Exercise
Give back exactly the lines from the one that holds "Spacieux Appartement Proche" through the final line of the data; omit the pictures and add nothing.

Source data
════

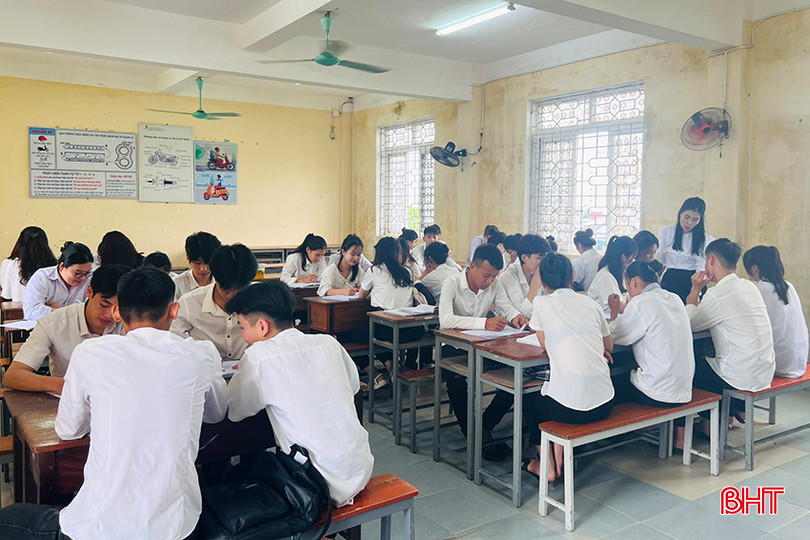 Gần 100% học sinh hệ giáo dục thường xuyên lựa chọn tổ hợp KHXH. 1.6.jpg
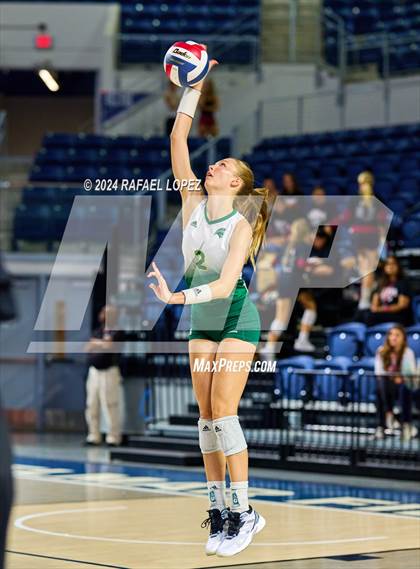 Thumbnail 1 in Stratford vs. Westside (UIL Volleyball 6A D2 Region 3 Bi-District) photogallery.
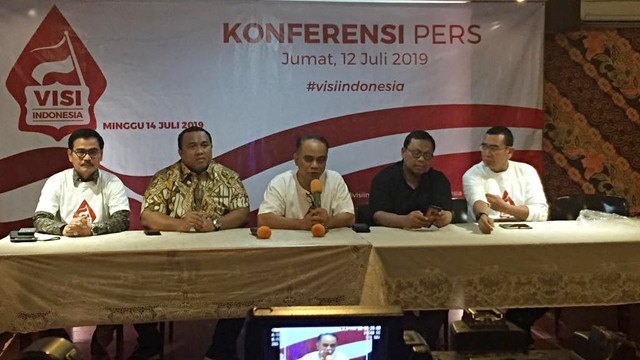Konpers Jelang Pidato Kemenangan Jokowi-Ma'ruf Amin bertajuk 'Visi Indonesia' di SCBD, Jakarta Selatan, Jumat (12/7). Foto: Rafyq Panjaitan/kumparan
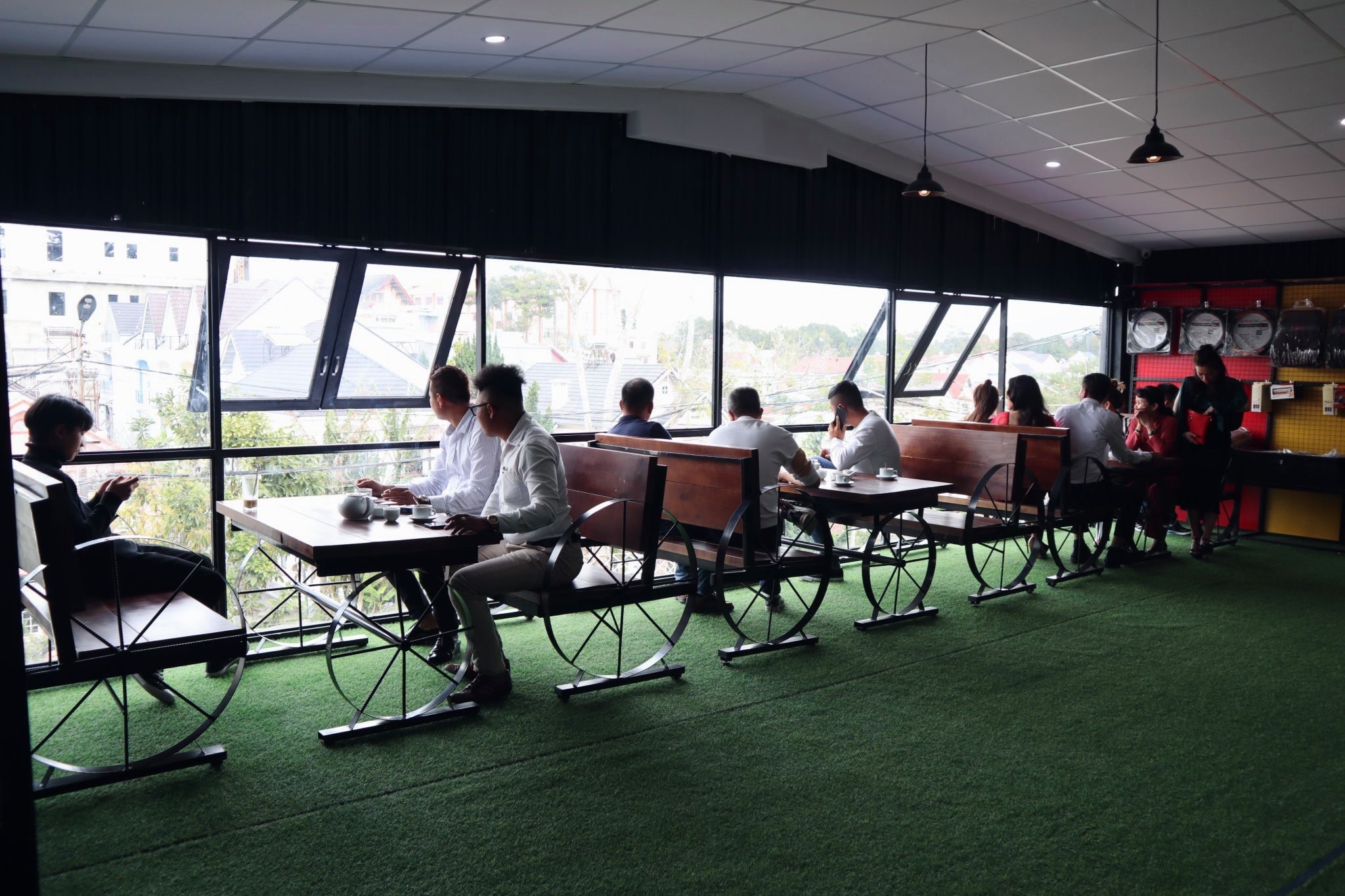 car-care-da-lat-khai-truong-trung-tam-uy-quyen-dich-vu-sgcb-4 car-care-da-lat-khai-truong-trung-tam-uy-quyen-dich-vu-sgcb-4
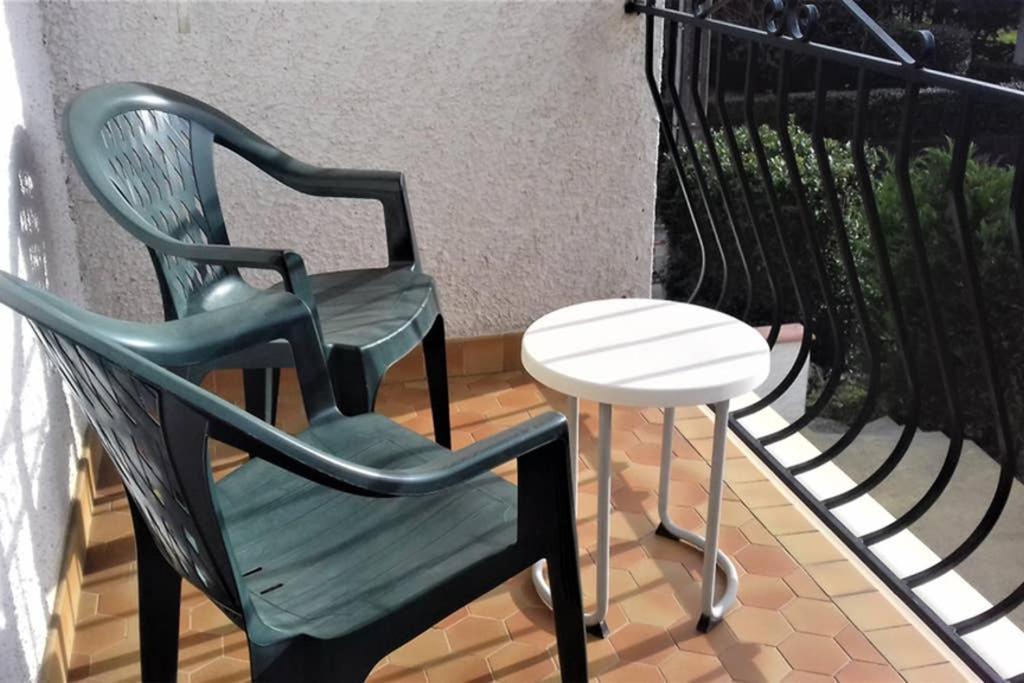 Spacieux Appartement Proche Centre Et Piscine Condom Dış mekan fotoğraf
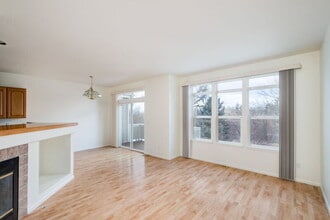 299 W Jamison Cir in Littleton, CO - Foto de edificio - Building Photo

════

Solution for this exercise
 Spacieux Appartement Proche Centre Et Piscine Condom Dış mekan fotoğraf
 299 W Jamison Cir in Littleton, CO - Foto de edificio - Building Photo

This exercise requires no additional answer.